## [Dokument]

Kunst als „perverse Konfrontation“: Destroy Degenhardt

Alle Fotos: (c) Destroy Degenhardt

Seit knapp zehn Jahren bereichert Degenhardt die Deutschrap-Landschaft. Bereichert ist hier auf jeden Fall der richtige Ausdruck, hebt sich der Düsseldorfer mit ausgesprochener Anti-Haltung stilistisch von so ziemlich allen anderen in der Szene ab. Technik spielt für Degenhardt eine untergeordnete Rolle, seine Version von „Immer wenn ich rhyme“ würde wohl durch ohrenbetäubende Stille glänzen. Wenn sich bei Degenhardt etwas reimt, dann spielt, so der Eindruck, ganz oft der Kollege Zufall mit.

## [Vorliegende Angaben]
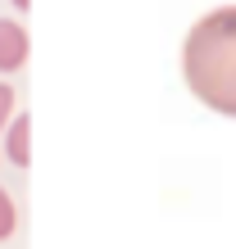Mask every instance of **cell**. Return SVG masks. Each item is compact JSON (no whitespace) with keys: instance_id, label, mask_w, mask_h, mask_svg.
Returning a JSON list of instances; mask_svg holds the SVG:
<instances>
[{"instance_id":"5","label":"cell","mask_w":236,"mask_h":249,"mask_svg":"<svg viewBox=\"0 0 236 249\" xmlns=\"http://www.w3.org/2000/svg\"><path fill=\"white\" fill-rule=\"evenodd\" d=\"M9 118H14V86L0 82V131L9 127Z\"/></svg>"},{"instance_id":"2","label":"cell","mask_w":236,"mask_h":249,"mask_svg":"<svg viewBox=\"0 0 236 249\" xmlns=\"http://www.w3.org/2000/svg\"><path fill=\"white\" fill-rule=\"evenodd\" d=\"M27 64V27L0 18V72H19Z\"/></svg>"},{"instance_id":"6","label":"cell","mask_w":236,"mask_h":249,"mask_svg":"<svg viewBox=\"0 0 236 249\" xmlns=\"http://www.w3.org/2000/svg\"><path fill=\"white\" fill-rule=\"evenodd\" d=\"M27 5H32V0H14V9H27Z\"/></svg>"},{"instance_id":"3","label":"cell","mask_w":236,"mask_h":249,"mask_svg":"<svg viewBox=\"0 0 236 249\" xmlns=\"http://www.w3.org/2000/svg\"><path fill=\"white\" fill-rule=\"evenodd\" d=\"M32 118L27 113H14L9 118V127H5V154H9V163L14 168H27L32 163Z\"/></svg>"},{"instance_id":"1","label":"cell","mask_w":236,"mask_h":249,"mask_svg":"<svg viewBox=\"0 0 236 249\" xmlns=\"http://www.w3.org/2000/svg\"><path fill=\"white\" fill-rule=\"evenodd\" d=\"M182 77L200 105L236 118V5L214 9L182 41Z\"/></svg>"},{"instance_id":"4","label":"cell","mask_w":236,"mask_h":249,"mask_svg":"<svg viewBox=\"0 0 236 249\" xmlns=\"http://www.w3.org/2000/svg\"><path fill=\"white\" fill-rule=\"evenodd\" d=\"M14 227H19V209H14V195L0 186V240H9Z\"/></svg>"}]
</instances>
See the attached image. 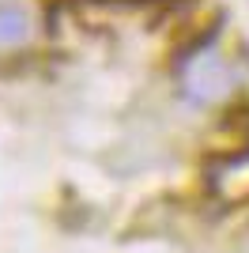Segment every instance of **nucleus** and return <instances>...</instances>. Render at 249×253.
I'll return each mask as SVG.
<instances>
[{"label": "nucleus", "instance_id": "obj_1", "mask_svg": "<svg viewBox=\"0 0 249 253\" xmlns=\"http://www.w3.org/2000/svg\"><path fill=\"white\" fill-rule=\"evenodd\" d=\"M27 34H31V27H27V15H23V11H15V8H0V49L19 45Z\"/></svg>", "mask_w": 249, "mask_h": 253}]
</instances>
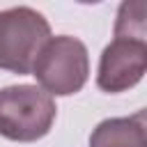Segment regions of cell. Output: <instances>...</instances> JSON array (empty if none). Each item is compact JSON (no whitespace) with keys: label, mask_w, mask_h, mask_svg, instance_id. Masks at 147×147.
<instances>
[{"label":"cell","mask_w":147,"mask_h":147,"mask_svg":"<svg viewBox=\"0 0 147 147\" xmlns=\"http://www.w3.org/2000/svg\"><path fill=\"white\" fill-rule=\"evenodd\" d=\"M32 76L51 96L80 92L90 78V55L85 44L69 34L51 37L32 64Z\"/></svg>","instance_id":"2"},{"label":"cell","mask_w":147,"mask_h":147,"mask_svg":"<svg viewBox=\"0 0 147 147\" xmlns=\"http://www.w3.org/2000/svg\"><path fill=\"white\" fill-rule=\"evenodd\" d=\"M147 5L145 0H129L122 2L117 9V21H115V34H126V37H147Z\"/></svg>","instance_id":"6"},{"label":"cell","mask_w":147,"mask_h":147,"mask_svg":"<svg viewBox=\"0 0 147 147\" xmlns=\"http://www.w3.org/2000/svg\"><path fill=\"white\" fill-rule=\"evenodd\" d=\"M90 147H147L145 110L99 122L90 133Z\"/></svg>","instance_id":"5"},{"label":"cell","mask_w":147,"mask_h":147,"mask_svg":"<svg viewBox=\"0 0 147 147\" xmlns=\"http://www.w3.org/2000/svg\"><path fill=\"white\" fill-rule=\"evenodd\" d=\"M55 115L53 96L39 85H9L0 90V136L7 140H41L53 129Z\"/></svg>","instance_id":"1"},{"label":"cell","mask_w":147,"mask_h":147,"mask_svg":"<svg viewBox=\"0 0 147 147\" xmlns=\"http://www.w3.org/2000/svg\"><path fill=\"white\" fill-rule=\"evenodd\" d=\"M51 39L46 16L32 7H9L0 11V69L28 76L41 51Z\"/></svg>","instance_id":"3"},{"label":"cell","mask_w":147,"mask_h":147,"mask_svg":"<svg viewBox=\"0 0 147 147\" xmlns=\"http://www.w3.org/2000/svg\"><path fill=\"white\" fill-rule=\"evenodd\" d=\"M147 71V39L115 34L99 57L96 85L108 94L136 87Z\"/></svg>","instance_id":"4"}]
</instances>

* * *

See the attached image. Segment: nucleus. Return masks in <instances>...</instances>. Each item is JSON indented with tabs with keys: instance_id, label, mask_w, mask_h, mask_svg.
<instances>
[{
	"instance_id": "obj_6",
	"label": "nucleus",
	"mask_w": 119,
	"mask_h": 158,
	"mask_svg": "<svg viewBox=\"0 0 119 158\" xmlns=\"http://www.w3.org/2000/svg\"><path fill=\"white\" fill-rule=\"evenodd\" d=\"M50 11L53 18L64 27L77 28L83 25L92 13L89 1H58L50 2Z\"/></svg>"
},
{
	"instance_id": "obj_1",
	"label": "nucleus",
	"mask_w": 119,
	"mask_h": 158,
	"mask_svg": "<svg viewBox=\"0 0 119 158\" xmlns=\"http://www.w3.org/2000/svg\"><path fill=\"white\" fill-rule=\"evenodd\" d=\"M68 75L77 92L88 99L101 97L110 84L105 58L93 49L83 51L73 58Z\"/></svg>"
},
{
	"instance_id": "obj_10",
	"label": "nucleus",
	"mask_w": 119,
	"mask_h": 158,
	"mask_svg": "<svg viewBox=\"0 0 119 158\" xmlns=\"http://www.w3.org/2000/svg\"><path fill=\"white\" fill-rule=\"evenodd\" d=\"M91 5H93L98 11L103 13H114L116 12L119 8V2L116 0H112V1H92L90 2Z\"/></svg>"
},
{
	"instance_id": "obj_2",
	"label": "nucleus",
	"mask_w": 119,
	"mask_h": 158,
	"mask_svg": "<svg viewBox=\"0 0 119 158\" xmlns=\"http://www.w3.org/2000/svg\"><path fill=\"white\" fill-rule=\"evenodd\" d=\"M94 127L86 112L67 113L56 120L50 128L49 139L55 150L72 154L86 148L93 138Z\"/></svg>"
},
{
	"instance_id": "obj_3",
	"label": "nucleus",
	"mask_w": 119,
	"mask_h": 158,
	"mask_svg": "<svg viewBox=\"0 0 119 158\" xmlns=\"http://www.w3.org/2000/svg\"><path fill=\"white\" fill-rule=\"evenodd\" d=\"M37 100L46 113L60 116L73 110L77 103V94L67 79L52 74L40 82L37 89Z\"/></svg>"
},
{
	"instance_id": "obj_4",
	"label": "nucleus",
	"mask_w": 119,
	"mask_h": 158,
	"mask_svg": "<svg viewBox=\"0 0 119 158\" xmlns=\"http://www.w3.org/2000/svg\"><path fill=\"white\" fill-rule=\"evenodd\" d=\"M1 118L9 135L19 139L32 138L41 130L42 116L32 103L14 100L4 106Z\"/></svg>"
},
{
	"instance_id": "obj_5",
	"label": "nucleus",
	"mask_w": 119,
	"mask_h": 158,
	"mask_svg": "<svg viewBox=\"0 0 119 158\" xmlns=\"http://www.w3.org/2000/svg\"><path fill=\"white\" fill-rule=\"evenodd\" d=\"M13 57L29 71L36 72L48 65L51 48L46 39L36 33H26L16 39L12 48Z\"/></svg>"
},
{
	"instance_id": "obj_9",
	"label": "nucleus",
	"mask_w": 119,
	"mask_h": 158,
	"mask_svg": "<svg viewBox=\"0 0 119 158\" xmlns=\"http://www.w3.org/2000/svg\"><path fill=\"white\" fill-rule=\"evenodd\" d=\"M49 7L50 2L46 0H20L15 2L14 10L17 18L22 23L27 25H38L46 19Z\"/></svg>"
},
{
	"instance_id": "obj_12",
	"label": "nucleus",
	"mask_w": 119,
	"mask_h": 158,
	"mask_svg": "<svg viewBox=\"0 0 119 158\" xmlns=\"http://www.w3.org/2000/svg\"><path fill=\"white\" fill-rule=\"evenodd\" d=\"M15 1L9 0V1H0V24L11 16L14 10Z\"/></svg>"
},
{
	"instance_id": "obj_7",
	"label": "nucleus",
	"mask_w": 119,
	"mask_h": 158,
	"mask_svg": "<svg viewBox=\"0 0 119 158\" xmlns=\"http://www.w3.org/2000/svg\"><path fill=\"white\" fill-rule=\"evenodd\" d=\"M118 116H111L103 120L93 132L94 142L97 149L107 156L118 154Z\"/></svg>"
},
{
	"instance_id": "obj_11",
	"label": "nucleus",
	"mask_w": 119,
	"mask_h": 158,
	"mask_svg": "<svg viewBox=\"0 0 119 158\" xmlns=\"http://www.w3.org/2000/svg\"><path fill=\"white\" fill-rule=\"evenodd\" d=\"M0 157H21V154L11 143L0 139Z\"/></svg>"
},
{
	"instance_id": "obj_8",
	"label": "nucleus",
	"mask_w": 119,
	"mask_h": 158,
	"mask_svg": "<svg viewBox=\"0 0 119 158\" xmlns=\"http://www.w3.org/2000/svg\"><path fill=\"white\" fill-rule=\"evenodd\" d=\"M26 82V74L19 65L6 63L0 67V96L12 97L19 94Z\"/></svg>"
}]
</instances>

## [Aufgaben]
1. Schreibe aus dem Text über Destroy Degenhardt den Abschnitt von „Seit knapp zehn“ bis „Kollege Zufall mit.“ wortgetreu ab.
2. Ersetze in der Auflistung „Return“ durch „Output“, und zwar im Abschnitt von der Zeile mit „See the attached image. Segment: nucleus.“ bis zur Zeile mit „5H93L98 11L103 13H114L116“. Gib nur diese Zeilen aus, sonst unverändert.

## [Lösungen]
1.
Seit knapp zehn Jahren bereichert Degenhardt die Deutschrap-Landschaft. Bereichert ist hier auf jeden Fall der richtige Ausdruck, hebt sich der Düsseldorfer mit ausgesprochener Anti-Haltung stilistisch von so ziemlich allen anderen in der Szene ab. Technik spielt für Degenhardt eine untergeordnete Rolle, seine Version von „Immer wenn ich rhyme“ würde wohl durch ohrenbetäubende Stille glänzen. Wenn sich bei Degenhardt etwas reimt, dann spielt, so der Eindruck, ganz oft der Kollege Zufall mit.

2.
See the attached image. Segment: nucleus. Output masks in <instances>...</instances>. Each item is JSON indented with tabs with keys: instance_id, label, mask_w, mask_h, mask_svg.
<instances>
[{
	"instance_id": "obj_6",
	"label": "nucleus",
	"mask_w": 119,
	"mask_h": 158,
	"mask_svg": "<svg viewBox=\"0 0 119 158\" xmlns=\"http://www.w3.org/2000/svg\"><path fill=\"white\" fill-rule=\"evenodd\" d=\"M50 11L53 18L64 27L77 28L83 25L92 13L89 1H58L50 2Z\"/></svg>"
},
{
	"instance_id": "obj_1",
	"label": "nucleus",
	"mask_w": 119,
	"mask_h": 158,
	"mask_svg": "<svg viewBox=\"0 0 119 158\" xmlns=\"http://www.w3.org/2000/svg\"><path fill=\"white\" fill-rule=\"evenodd\" d=\"M68 75L77 92L88 99L101 97L110 84L105 58L93 49L83 51L73 58Z\"/></svg>"
},
{
	"instance_id": "obj_10",
	"label": "nucleus",
	"mask_w": 119,
	"mask_h": 158,
	"mask_svg": "<svg viewBox=\"0 0 119 158\" xmlns=\"http://www.w3.org/2000/svg\"><path fill=\"white\" fill-rule=\"evenodd\" d=\"M91 5H93L98 11L103 13H114L116 12L119 8V2L116 0H112V1H92L90 2Z\"/></svg>"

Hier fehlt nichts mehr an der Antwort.